If anyone with more experience could shed some light on some of the points above, it would really help me. Pretty interesting topic imho.
Looking at the fact you are reading in entire WMA files into an array, I'd say those array objects are being allocated in the Large Object Heap. This is a seperate heap that's managed in a more malloc-type way (because compacting garbage collection isn't efficient at dealing with large objects).
Space in the Large Object Heap is collected according to different rules and it doesn't count towards the main generation count and that'll be way you're not seeing a difference in the number of collections between tests 1 and 2 even though the memory is being re-used (all that's being collected there is the Array object, not the underlying bytes). In Test 3 you are forcing a collection each time round the loop - the Large Object Heap is being included in that so the memory useage of the process does not increase.

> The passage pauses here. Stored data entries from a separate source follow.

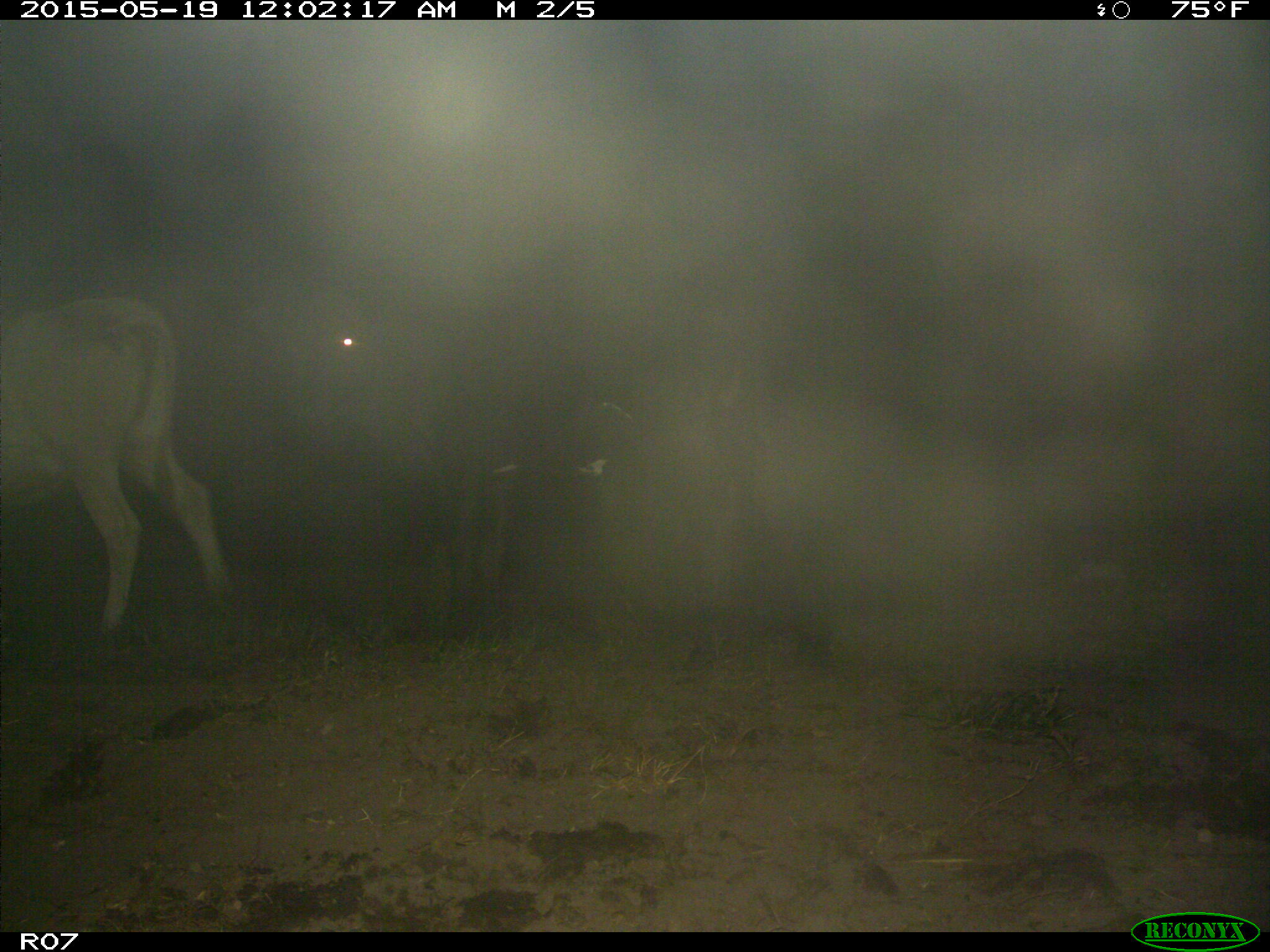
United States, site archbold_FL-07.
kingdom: Animalia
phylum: Chordata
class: Mammalia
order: Artiodactyla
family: Bovidae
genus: Bos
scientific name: Bos taurus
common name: domestic cow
Bos taurus (domestic cow).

Give you a link that I feel may be useful to you.
http://msdn.microsoft.com/en-us/magazine/ee309515.aspx
-Joe Yu
TaskManager is not the best tool for this. Use the CLR Profiler or for something simple, use WriteLine to show
GC.GetTotalMemory()
.The main purpose of the GC is allocating and de-allocating large numbers of small objects. If you want to study it, write something that creates a lot of (smallish) string or so. Make sure you know what a 'Generational GC' means.
Your current experiment is exercising the Large Object Heap (LOH) which has a whole other set of rules and concerns.
The memory usage your viewing via the task manager is for the process. Remember the CLR manages memory on behalf of your application, so you will typically not see the usage of the GC heap reflected directly in the process memory usage.
Allocating and freeing memory is not free so obviously the CLR will try to optimize this to reduce the cost. Thus when objects are collected from the heap you may or may not see memory released to the OS as well.